**STATED TASK:**
Copy every row below word for word, with nothing changed.

**DATASET CONTENT:**
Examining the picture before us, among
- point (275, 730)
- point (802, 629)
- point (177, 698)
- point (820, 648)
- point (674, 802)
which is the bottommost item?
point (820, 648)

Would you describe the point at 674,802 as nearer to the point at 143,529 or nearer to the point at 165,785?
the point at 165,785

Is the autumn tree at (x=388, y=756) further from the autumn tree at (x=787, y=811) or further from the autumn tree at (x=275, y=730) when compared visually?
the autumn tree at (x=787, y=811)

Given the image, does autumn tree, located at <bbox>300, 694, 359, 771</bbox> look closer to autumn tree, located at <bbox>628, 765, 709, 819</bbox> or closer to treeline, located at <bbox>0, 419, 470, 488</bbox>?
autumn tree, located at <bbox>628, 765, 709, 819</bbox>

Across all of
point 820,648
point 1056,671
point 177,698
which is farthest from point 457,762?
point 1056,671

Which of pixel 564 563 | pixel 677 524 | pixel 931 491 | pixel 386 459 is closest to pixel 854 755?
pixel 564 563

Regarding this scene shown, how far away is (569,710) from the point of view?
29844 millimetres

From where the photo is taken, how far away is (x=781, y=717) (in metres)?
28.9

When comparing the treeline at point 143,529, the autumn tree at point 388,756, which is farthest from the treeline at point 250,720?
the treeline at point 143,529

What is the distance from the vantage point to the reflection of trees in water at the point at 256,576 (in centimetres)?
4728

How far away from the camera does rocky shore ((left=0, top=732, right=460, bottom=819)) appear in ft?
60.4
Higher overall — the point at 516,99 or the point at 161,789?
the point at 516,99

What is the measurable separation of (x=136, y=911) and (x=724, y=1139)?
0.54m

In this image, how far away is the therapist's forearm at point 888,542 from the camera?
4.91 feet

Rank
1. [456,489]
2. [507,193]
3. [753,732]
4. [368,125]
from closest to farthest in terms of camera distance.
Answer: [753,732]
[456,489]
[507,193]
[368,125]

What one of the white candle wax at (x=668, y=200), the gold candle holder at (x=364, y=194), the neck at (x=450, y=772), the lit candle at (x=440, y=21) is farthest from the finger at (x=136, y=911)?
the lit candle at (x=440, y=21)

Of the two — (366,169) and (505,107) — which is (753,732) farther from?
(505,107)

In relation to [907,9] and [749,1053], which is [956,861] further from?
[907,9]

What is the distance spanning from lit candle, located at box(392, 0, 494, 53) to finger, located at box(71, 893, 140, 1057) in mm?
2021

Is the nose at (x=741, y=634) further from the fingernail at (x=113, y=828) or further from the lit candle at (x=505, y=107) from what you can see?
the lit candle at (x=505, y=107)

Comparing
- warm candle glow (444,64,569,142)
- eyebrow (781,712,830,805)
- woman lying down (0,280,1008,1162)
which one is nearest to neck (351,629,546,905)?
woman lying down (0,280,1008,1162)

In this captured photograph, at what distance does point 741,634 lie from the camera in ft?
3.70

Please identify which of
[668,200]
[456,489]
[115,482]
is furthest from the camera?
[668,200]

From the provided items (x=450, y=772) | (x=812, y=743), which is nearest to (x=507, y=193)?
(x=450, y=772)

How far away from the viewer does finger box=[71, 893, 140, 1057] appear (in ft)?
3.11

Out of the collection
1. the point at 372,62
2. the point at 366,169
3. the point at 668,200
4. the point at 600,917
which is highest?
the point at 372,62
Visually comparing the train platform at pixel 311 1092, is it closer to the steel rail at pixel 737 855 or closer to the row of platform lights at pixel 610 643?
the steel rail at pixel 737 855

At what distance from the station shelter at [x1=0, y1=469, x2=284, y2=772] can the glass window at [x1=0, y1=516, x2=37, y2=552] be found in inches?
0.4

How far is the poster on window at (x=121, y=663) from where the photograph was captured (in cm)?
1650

**SOLVED EXERCISE:**
Examining the picture before us, among
- point (275, 730)
- point (802, 629)
- point (177, 698)
- point (820, 648)
- point (674, 802)
which is the bottommost item?
point (820, 648)

Would you describe the point at 674,802 as nearer to the point at 143,529 or nearer to the point at 165,785?
the point at 165,785

Is the autumn tree at (x=388, y=756) further from the autumn tree at (x=787, y=811) or further from the autumn tree at (x=275, y=730) when compared visually?
the autumn tree at (x=787, y=811)

Given the image, does autumn tree, located at <bbox>300, 694, 359, 771</bbox> look closer to autumn tree, located at <bbox>628, 765, 709, 819</bbox> or closer to treeline, located at <bbox>0, 419, 470, 488</bbox>?
autumn tree, located at <bbox>628, 765, 709, 819</bbox>

Across all of
point 820,648
point 1056,671
point 177,698
which is farthest from point 457,762?
point 1056,671

Which of pixel 564 563 | pixel 677 524 | pixel 931 491 | pixel 386 459 is closest to pixel 854 755?
pixel 564 563

Regarding this scene shown, how far away is (569,710) from the point of view?
29844 millimetres

From where the photo is taken, how far away is (x=781, y=717) (in metres)?
28.9

When comparing the treeline at point 143,529, the autumn tree at point 388,756, which is farthest from the treeline at point 250,720?
the treeline at point 143,529

What is the distance from the vantage point to the reflection of trees in water at the point at 256,576 (in centimetres)?
4728

How far away from the camera does rocky shore ((left=0, top=732, right=460, bottom=819)) appear in ft?
60.4
Higher overall — the point at 516,99 or the point at 161,789?
the point at 516,99

What is the measurable separation of (x=136, y=911) and (x=724, y=1139)?
0.54m

In this image, how far away is the therapist's forearm at point 888,542 from the camera?
4.91 feet

Rank
1. [456,489]
2. [507,193]
3. [753,732]
4. [368,125]
from closest to farthest in terms of camera distance.
Answer: [753,732]
[456,489]
[507,193]
[368,125]

What one of the white candle wax at (x=668, y=200), the gold candle holder at (x=364, y=194), the neck at (x=450, y=772), the lit candle at (x=440, y=21) is farthest from the finger at (x=136, y=911)?
the lit candle at (x=440, y=21)

Of the two — (366,169) and (505,107) — which is (753,732) farther from?
(505,107)

In relation to [907,9] and [749,1053], which is [956,861] further from?
[907,9]

What is the distance spanning from lit candle, located at box(392, 0, 494, 53) to finger, located at box(71, 893, 140, 1057) in mm?
2021

Is the nose at (x=741, y=634) further from the fingernail at (x=113, y=828) or further from the lit candle at (x=505, y=107) from what you can see?
the lit candle at (x=505, y=107)

Comparing
- warm candle glow (444,64,569,142)
- eyebrow (781,712,830,805)
- woman lying down (0,280,1008,1162)
which one is nearest to neck (351,629,546,905)?
woman lying down (0,280,1008,1162)

In this captured photograph, at what distance does point 741,634 lie from the camera in ft?
3.70

Please identify which of
[668,200]
[456,489]
[115,482]
is furthest from the camera?
[668,200]

From the provided items (x=450, y=772) | (x=812, y=743), which is nearest to (x=507, y=193)?
(x=450, y=772)

How far away from the viewer does finger box=[71, 893, 140, 1057] appear (in ft)?
3.11

Out of the collection
1. the point at 372,62
2. the point at 366,169
3. the point at 668,200
4. the point at 600,917
which is highest?
the point at 372,62
Visually comparing the train platform at pixel 311 1092, is it closer to the steel rail at pixel 737 855 or closer to the row of platform lights at pixel 610 643?
the steel rail at pixel 737 855

At what distance from the station shelter at [x1=0, y1=469, x2=284, y2=772] can the glass window at [x1=0, y1=516, x2=37, y2=552] be found in inches?
0.4

How far is the poster on window at (x=121, y=663) from where the photograph was captured (in cm)?
1650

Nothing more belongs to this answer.